**Text segment:**

------------

In October, Bernie Vinzani and Tessa Mellas were kind enough to bring me up to the University of Maine Machias to work with students in their unique English, Creative Writing, and Book Arts undergraduate program. I met with students one-on-one to discuss their writing, demonstrated typesetting to the book arts class, and Bernie and I designed and printed broadsides for selected student poems. I handset type for some of the broadsides, using type from UMM's collection, which we printed on site. I digitally designed for others so that Bernie and I could hand make paper for those. I was very impressed with the quality of thought and intention that Machias students put into their work.

UMM has gorgeous facilities to support unique coursework, including letterpress printing, papermaking, bookbinding, and electronic publishing. I was so grateful to get a chance to visit.

Poem by Sam Hemenway

Poem by Sam Hemenway

Forthcoming

Denver Quarterly will be publishing five (five!) of my poems from the manuscript I have been shopping around. 

Crab Orchard Review will be publishing a poem from my next manuscript, in what will be their second-to-last print issue, the "Family, Enemies, and Friends: The Relationships Issue," before they move online. Consider ordering the last two print issues to show your support of the esteemed review. Editors Allison Joseph, Carolyn Alessio, and Jon Tribble are working hard on the transition, and keeping readers and writers informed.

------------

(Rows from a spatial reasoning dataset)
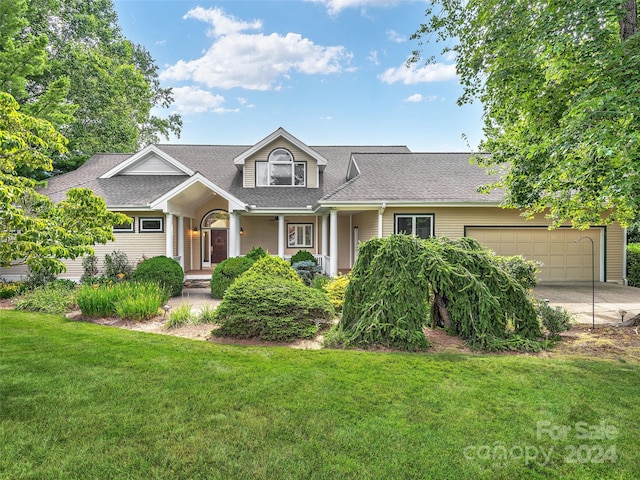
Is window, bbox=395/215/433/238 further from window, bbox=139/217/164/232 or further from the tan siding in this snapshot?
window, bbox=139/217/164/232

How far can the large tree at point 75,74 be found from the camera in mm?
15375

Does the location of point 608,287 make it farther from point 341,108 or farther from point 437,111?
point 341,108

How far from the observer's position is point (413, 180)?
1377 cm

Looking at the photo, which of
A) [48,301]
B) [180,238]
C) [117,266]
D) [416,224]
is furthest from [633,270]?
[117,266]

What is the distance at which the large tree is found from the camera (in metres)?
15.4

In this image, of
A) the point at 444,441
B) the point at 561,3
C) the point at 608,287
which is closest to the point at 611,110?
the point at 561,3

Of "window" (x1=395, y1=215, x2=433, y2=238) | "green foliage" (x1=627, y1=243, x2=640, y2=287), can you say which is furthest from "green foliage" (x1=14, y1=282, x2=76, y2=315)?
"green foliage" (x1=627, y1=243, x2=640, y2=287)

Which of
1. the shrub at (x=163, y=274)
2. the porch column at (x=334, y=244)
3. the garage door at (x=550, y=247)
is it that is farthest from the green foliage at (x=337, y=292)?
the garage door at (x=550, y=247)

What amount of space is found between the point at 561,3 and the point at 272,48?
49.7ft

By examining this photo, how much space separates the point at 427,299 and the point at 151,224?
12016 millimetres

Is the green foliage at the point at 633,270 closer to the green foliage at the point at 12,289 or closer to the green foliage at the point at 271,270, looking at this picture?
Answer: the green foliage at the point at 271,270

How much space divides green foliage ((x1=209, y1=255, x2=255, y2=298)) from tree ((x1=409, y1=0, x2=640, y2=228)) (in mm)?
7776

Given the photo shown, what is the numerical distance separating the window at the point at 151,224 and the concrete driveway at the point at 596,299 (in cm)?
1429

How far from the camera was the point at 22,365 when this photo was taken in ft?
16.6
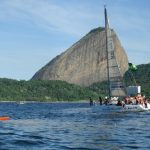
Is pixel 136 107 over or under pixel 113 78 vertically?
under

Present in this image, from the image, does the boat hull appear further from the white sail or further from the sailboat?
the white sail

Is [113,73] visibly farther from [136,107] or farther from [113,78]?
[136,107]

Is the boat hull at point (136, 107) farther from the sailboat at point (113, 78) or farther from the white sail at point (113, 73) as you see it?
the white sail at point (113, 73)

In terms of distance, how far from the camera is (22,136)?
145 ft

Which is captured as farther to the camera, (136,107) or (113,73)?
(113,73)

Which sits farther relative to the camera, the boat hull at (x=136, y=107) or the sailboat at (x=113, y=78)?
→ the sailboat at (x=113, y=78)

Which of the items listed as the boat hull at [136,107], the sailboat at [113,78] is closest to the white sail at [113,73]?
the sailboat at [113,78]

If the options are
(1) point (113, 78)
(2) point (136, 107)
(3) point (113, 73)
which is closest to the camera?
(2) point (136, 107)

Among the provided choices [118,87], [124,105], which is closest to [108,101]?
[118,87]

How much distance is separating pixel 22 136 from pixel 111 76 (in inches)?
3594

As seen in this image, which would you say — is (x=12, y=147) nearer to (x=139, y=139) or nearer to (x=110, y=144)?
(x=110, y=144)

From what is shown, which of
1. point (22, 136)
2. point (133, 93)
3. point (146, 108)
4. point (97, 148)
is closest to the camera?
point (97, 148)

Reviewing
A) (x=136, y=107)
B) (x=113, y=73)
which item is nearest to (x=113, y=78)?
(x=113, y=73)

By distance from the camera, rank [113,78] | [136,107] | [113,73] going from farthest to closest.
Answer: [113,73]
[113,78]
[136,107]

------------

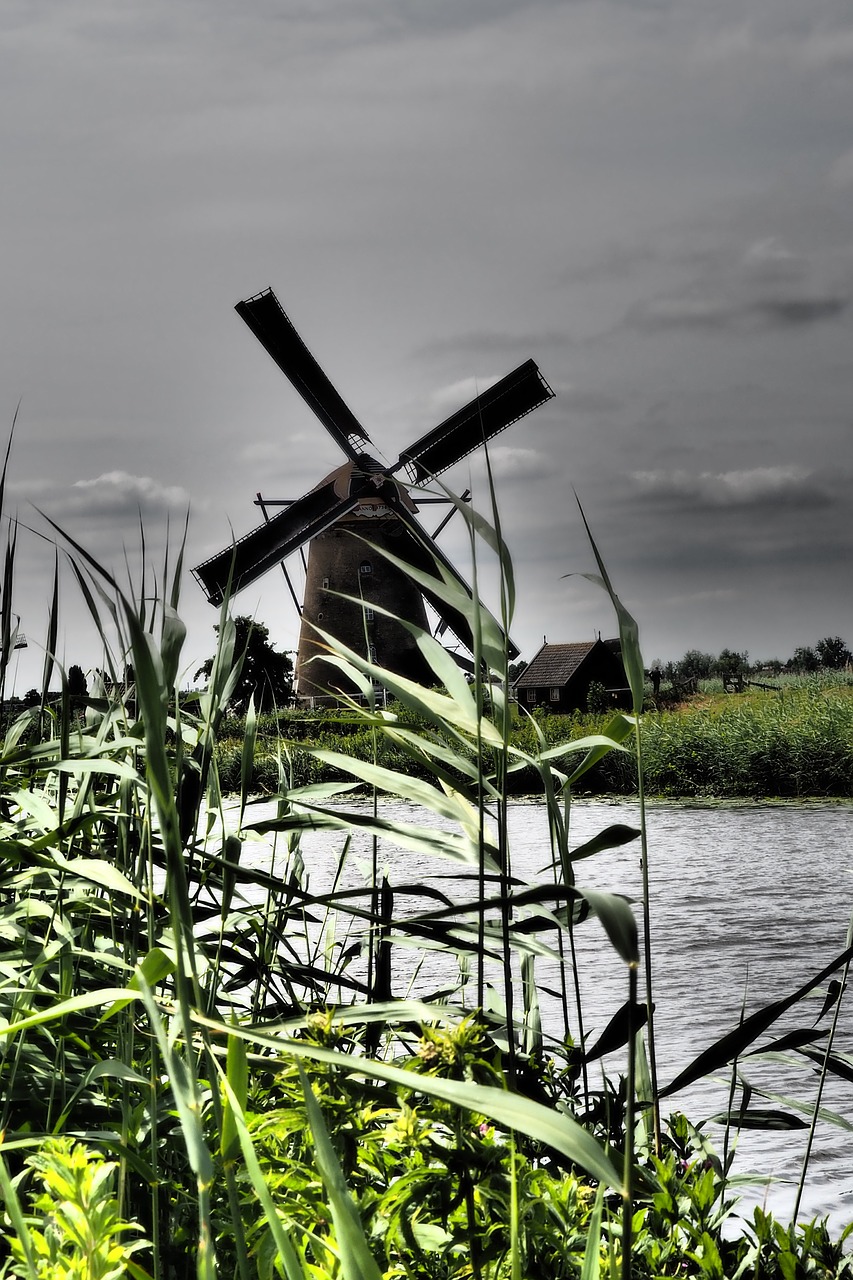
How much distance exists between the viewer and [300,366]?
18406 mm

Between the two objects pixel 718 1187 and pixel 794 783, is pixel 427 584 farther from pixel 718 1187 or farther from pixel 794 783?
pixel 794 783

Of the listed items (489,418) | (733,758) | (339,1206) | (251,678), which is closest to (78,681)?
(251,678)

------------

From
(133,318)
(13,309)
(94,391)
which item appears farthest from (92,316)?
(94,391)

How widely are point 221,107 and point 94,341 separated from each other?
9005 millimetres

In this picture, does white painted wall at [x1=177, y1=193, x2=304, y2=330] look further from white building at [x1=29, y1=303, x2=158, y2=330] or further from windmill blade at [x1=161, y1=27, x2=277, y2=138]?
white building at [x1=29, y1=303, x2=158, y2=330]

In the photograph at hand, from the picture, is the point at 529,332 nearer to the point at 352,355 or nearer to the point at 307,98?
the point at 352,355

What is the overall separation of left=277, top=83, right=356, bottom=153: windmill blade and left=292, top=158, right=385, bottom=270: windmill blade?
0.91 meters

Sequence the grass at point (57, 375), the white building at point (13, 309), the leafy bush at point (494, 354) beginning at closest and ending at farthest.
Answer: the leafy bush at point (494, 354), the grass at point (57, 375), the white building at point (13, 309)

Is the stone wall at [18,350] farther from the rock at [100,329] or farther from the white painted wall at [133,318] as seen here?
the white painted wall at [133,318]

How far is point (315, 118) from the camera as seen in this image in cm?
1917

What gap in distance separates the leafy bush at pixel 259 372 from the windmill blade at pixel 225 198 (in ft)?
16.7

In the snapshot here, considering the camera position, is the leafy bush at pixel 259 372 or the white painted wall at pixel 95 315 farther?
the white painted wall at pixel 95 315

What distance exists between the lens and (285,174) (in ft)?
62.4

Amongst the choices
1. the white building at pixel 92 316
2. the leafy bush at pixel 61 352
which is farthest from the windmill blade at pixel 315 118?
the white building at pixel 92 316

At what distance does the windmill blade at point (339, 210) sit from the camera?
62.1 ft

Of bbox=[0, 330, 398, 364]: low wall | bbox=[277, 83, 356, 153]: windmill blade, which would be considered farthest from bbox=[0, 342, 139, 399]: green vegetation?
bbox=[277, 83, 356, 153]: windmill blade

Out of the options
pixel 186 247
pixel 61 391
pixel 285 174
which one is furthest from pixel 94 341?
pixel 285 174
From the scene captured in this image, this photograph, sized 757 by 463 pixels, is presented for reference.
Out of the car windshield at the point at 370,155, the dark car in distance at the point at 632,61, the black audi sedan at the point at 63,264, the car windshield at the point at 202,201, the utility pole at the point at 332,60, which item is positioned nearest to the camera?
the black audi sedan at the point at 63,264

------------

**Jobs:**
#1 Summarize the text above in two sentences.
#2 Please repeat everything in the text from "Forthcoming" down to "and writers informed.".

**Expected responses:**
#1 In October, the writer visited the University of Maine Machias to meet with students about their writing, demonstrate typesetting, and make broadsides of selected student poems with Bernie Vinzani, some printed from handset type and some on handmade paper. The writer also reports that Denver Quarterly will publish five poems from a manuscript and that Crab Orchard Review will publish a poem in its second-to-last print issue before moving online.

#2
Forthcoming

Denver Quarterly will be publishing five (five!) of my poems from the manuscript I have been shopping around. 

Crab Orchard Review will be publishing a poem from my next manuscript, in what will be their second-to-last print issue, the "Family, Enemies, and Friends: The Relationships Issue," before they move online. Consider ordering the last two print issues to show your support of the esteemed review. Editors Allison Joseph, Carolyn Alessio, and Jon Tribble are working hard on the transition, and keeping readers and writers informed.